> [Task prompt] The result should consist solely of the line containing "United States, site lebec_CA-29." and the lines that follow it below, each reproduced exactly, the last line included.

Stored items:
☆ ☆ ☆
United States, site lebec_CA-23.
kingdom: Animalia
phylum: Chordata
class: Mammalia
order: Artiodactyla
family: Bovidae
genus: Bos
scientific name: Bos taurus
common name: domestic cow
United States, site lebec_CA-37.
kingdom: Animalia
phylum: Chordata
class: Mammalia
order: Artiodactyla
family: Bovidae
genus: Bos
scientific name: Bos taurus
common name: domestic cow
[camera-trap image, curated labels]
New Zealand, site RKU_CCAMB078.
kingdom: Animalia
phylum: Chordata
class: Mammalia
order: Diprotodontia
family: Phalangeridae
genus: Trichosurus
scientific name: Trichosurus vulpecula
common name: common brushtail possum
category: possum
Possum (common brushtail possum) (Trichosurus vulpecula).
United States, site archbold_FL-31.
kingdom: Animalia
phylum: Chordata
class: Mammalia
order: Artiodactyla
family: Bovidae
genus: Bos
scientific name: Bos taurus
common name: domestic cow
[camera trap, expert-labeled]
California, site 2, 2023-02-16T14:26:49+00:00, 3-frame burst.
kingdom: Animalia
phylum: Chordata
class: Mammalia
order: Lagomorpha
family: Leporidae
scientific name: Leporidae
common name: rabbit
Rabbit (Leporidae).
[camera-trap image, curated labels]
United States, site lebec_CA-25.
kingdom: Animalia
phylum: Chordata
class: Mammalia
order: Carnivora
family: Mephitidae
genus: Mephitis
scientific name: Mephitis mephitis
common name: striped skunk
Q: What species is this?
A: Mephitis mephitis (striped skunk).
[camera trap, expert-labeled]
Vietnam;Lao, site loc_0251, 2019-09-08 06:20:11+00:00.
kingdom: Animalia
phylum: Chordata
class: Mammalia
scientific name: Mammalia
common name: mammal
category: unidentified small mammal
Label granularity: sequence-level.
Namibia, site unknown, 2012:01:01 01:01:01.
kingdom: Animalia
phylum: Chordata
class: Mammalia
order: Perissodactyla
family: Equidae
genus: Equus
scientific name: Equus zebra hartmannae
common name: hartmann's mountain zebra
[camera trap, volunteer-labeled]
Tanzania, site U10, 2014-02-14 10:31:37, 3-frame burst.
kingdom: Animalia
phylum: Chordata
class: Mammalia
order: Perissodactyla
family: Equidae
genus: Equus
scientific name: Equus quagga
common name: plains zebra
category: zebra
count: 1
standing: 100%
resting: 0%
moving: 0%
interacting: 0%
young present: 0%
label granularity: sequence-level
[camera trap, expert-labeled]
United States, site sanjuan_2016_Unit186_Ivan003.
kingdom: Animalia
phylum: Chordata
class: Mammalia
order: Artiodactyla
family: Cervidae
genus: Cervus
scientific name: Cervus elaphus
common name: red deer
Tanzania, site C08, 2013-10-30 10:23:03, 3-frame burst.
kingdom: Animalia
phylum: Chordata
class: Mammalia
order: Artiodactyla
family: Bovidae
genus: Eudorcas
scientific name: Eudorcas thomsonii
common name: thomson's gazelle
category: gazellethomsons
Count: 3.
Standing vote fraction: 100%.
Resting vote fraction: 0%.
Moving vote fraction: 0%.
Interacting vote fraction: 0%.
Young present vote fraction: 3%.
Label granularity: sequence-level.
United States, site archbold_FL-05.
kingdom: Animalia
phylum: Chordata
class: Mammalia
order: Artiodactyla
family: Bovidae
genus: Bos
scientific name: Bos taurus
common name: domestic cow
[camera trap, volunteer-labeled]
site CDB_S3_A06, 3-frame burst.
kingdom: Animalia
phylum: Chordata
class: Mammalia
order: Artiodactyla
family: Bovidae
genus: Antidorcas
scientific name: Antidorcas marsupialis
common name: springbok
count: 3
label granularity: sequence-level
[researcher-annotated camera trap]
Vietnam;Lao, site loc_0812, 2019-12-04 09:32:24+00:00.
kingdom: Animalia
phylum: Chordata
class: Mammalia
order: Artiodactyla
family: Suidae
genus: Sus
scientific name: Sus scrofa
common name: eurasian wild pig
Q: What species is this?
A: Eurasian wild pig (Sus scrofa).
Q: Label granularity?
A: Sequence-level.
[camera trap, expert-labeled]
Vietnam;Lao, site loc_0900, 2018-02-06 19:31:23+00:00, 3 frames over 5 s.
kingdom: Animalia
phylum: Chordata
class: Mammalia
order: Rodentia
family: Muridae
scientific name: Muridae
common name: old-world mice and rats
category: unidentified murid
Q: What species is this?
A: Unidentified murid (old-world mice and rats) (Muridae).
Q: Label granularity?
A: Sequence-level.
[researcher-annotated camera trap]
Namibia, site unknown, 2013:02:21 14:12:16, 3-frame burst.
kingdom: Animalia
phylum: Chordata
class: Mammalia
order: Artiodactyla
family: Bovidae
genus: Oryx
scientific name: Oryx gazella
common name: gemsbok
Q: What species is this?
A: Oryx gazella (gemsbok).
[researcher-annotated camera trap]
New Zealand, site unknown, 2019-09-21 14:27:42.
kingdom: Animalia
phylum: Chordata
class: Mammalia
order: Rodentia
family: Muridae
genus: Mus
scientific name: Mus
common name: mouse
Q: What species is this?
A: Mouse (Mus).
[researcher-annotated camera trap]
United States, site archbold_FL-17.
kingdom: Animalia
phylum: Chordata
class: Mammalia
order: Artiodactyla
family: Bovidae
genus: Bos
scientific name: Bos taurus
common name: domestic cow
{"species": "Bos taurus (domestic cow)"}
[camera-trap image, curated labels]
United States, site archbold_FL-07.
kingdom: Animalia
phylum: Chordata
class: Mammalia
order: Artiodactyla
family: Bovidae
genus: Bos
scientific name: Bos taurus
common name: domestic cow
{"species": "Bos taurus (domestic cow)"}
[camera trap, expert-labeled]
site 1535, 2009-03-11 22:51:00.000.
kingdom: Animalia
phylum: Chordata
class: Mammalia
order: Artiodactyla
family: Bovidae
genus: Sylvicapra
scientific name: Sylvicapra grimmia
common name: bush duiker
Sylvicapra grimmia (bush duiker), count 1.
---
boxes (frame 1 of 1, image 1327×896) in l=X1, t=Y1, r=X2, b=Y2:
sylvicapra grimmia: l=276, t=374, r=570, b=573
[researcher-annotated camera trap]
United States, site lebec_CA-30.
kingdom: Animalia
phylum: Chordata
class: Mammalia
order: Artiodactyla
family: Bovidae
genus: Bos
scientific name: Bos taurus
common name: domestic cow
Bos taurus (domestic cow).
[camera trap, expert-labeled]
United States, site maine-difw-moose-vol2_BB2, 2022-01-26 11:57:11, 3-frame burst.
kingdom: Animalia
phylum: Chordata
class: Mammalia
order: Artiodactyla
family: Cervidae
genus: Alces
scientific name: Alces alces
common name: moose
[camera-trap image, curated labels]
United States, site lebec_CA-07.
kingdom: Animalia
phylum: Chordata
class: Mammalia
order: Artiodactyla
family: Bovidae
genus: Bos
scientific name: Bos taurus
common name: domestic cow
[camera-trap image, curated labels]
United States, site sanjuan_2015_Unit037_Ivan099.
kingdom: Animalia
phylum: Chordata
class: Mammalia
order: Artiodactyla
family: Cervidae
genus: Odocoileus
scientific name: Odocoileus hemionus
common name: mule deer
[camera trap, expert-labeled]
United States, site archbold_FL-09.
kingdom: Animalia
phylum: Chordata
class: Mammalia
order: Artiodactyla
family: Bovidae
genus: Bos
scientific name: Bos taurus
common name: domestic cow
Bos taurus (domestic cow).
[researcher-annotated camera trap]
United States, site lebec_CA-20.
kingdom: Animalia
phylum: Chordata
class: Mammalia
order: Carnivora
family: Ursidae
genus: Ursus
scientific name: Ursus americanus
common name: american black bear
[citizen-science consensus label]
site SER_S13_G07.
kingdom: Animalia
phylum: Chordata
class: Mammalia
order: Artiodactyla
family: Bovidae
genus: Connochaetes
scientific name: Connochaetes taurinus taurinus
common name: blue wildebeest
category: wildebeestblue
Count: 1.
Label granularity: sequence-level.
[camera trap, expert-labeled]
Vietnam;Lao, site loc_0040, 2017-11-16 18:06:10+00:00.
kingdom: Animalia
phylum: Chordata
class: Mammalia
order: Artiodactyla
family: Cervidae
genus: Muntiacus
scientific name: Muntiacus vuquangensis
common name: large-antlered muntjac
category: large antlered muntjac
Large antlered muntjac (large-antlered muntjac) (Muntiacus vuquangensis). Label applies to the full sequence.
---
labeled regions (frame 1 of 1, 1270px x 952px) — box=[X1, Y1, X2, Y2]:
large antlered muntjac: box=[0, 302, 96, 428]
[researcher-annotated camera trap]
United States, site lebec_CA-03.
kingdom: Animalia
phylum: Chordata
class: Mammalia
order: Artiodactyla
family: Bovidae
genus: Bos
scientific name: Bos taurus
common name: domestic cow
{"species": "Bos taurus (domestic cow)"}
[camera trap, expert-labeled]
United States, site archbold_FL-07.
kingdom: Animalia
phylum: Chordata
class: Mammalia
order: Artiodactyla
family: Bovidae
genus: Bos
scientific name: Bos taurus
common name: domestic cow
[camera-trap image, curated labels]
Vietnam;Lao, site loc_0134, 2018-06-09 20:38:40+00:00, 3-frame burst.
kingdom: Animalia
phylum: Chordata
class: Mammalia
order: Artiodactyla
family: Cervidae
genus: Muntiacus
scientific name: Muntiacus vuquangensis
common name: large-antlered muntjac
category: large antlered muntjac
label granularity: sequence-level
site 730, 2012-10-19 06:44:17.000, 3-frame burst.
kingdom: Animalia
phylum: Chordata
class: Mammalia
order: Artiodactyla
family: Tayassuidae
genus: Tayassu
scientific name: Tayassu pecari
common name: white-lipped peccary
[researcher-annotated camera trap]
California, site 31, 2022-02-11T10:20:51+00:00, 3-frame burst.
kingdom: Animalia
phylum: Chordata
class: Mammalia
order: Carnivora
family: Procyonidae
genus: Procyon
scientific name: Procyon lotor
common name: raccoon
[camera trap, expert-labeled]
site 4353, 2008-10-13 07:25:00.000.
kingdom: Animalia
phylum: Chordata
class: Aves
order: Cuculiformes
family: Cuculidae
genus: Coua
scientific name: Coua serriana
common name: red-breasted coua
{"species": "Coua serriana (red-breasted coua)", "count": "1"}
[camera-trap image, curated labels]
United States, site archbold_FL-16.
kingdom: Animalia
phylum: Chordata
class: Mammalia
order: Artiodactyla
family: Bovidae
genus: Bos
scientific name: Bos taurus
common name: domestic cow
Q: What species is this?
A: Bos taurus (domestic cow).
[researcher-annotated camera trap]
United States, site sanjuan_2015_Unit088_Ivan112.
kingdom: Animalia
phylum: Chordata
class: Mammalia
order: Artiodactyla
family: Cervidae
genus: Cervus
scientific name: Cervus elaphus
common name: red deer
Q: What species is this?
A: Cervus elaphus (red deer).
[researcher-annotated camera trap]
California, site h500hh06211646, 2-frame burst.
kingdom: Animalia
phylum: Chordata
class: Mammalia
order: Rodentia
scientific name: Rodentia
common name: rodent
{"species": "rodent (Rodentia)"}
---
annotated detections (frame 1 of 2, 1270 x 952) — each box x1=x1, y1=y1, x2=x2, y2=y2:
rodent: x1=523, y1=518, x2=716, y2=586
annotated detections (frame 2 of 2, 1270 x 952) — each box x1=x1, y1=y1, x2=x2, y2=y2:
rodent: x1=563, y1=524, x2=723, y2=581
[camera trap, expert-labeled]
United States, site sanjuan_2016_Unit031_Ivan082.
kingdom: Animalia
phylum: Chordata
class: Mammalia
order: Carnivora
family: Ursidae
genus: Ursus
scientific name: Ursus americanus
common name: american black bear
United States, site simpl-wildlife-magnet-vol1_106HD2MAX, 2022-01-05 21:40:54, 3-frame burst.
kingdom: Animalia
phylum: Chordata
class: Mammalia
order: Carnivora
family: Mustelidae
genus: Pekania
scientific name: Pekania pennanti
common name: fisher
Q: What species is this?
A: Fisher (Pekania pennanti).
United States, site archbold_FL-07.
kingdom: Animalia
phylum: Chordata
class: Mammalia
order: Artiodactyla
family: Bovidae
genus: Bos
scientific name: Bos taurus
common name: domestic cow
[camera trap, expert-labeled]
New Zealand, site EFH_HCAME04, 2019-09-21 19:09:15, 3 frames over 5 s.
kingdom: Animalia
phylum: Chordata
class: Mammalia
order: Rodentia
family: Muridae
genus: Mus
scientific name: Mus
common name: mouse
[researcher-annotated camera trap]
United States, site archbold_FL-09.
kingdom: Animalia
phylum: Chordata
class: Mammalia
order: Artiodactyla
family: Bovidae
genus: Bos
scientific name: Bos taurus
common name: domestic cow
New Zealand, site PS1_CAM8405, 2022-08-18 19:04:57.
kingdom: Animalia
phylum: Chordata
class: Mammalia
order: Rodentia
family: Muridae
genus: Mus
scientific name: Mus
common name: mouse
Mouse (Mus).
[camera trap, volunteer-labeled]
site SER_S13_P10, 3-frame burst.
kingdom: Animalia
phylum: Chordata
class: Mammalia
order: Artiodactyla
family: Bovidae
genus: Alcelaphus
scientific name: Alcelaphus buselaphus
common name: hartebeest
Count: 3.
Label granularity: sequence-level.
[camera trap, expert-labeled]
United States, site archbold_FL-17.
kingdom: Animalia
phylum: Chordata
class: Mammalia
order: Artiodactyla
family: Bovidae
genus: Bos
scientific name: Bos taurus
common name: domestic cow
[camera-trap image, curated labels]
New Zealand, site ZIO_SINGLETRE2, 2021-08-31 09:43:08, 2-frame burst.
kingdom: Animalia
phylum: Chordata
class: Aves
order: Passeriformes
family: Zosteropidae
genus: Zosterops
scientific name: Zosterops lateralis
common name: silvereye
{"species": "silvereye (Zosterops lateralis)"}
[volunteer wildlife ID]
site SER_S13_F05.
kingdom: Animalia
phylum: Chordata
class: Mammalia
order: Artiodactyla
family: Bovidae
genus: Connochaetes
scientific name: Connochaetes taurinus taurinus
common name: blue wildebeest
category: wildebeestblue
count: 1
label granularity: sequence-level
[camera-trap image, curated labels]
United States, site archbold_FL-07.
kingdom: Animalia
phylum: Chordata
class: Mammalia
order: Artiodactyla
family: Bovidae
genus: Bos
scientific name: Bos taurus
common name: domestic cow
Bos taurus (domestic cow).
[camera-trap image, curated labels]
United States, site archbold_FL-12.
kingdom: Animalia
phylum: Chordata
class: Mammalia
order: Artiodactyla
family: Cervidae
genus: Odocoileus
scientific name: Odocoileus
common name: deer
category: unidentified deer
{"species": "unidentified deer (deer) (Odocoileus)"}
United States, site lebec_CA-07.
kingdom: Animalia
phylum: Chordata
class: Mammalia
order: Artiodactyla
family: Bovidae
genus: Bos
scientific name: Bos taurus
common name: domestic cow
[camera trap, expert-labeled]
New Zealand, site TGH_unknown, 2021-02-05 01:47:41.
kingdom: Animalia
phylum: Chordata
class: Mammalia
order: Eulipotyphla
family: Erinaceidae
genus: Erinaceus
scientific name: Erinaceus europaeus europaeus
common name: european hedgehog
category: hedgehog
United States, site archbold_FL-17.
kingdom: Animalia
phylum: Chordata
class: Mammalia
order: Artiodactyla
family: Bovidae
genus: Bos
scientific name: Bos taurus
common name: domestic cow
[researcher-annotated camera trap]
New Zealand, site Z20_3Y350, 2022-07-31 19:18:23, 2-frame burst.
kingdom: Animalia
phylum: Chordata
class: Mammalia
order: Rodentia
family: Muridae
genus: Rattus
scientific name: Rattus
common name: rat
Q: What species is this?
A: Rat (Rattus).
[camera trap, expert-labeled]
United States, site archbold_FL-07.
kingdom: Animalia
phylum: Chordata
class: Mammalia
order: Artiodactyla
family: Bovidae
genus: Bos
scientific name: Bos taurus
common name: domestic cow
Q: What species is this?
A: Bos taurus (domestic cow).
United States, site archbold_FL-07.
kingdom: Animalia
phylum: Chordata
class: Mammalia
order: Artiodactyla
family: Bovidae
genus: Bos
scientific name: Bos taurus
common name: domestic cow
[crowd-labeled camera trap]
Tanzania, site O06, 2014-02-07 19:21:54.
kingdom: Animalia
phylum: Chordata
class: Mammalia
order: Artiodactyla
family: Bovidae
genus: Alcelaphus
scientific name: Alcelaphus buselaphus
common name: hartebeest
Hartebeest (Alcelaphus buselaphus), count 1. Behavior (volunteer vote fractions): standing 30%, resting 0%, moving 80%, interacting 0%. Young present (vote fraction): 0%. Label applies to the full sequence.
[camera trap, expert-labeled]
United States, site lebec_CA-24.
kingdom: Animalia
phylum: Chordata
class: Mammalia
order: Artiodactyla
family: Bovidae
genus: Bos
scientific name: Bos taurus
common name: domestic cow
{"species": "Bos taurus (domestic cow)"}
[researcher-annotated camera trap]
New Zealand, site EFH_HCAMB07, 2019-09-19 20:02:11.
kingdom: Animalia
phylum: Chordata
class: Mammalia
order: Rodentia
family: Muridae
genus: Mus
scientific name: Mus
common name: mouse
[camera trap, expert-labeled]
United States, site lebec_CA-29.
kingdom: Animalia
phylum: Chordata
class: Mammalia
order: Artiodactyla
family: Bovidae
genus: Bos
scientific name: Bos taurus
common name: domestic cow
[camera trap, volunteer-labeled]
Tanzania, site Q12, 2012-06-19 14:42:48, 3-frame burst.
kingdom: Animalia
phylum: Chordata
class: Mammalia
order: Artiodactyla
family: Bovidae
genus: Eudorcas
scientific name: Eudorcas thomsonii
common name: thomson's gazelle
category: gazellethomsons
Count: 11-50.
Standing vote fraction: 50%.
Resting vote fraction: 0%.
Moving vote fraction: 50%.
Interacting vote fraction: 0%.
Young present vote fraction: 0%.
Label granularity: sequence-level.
☆ ☆ ☆
> [Task result]
United States, site lebec_CA-29.
kingdom: Animalia
phylum: Chordata
class: Mammalia
order: Artiodactyla
family: Bovidae
genus: Bos
scientific name: Bos taurus
common name: domestic cow
[camera trap, volunteer-labeled]
Tanzania, site Q12, 2012-06-19 14:42:48, 3-frame burst.
kingdom: Animalia
phylum: Chordata
class: Mammalia
order: Artiodactyla
family: Bovidae
genus: Eudorcas
scientific name: Eudorcas thomsonii
common name: thomson's gazelle
category: gazellethomsons
Count: 11-50.
Standing vote fraction: 50%.
Resting vote fraction: 0%.
Moving vote fraction: 50%.
Interacting vote fraction: 0%.
Young present vote fraction: 0%.
Label granularity: sequence-level.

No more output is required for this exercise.